THERE are a lot of jazz singers around these days, but Claire Martin's 13th album for Linn underlines again that she is still a cut above the competition when it comes to defining a contemporary approach to classic jazz vocals. She has the voice as a given, and continues to develop her interpretations of both standards and contemporary songs in knowing and expressive fashion. A Modern Art suggests an explicit intention to demonstrate that contemporaneity, and the repertoire reflects her long-established willingness to look beyond the obvious sources. She has a winning way with sardonic lyrics like Rodgers and Hart's barbed Everything I've Got Belongs To You or Pat Coleman and Colin Lazzarini's clever skit on teen-speak, Totally, but is equally at home with tender ballads. A superb band led by bassist and arranger Laurence Cottle includes some of the UK's finest talents.

CLARK TRACEY SEXTET: CURRENT CLIMATE

****

TENTOTEN RECORDS, 12.72

NO SURPRISE change of direction from Clark Tracey on this latest outing, but Current Climate is another solid set of contemporary hard bop from the drummer's latest youthful line-up. The only name likely to be familiar north of the Border is pianist Kit Downes (featured with bassist Calum Gourley in the Homegrown showcase at the Glasgow Jazz Festival), but they come across as a fresh and engaging combination. The classic three-horn front-line of hard bop is modified by the inclusion of Lewis Wright on vibes alongside trumpeter Paul Jordanous and saxophonist Piers Green, with bassist Ryan Trebilcock joining the leader in the engine room.
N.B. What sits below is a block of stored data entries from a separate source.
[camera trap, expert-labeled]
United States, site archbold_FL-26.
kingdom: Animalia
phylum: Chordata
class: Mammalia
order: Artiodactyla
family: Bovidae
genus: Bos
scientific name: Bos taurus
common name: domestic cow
Three classy covers – Cedar Walton's Bolivia, Thelonious Monk's Bemsha Swing and Wayne Shorter's One By One – make a strong showing alongside four in-the-idiom originals, two by Tracey and one each from Downes and Trebilcock.

WORLD

MUSIQUES METISSES: AFRIQUE ATLANTIQUE

*****

MARABI, 10.76

NANCY VIEIRA: LUS

****

WORLD VILLAGE, 13.70

LESS than half a million people live in the Cape Verde islands, but they've given rise to a musical movement out of all proportion to their size. Cesaria Evora, the boss-eyed "barefoot diva", first put their music on the international map. Morna is the name of the ballad form of which she is the supreme exponent: almost always expressing nostalgia, it's a Lusophone answer to the American blues. It's often compared to Portuguese fado, but the two have relatively little in common apart from their dark harmonies, and their use of the delicately expressive 12-stringed Portuguese guitar. Where fadistas belt out their laments in tightly-structured bursts of feeling, the morna-singer tends to meander.
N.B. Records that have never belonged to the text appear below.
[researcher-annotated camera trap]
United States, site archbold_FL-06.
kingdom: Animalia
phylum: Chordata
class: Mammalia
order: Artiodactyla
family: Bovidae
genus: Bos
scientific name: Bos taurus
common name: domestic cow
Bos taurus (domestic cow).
And there's nothing more mournful than morna, particularly as Cesaria sings it, with her incredible voice, with its monumental underlying calm, and its lazy swoops and slides. Yet morna and fado do have a common root. When the first Portuguese colonists arrived in 1456, Cape Verde's ten rocky islands – which are anything but green – were uninhabited; it was their strategic importance which led the Portuguese to settle them with African slaves. The Afro-European population which resulted evolved its own culture, and its own crioulo language.

Afrique Atlantique is a superb compilation covering many other countries besides Cape Verde – from Ghana and Guinea to Gambia and Mauretania – but it's the voices of Cesaria and her compatriots Lura and Teofilo Chantre who steal the show.

Nancy Vieira is another of Cesaria's successors. Brought up in Cape Verde, and spending her teens in the Lusophone mother-city Lisbon, she has carved out a glittering career thanks to her winning platform manner and the dark beauty of her voice. Her new all-acoustic CD is the easiest of easy listening, but the guitar accompaniments are as beguiling as her singing, and the songs – some of them mornas, some international cabaret – set up a lovely mood.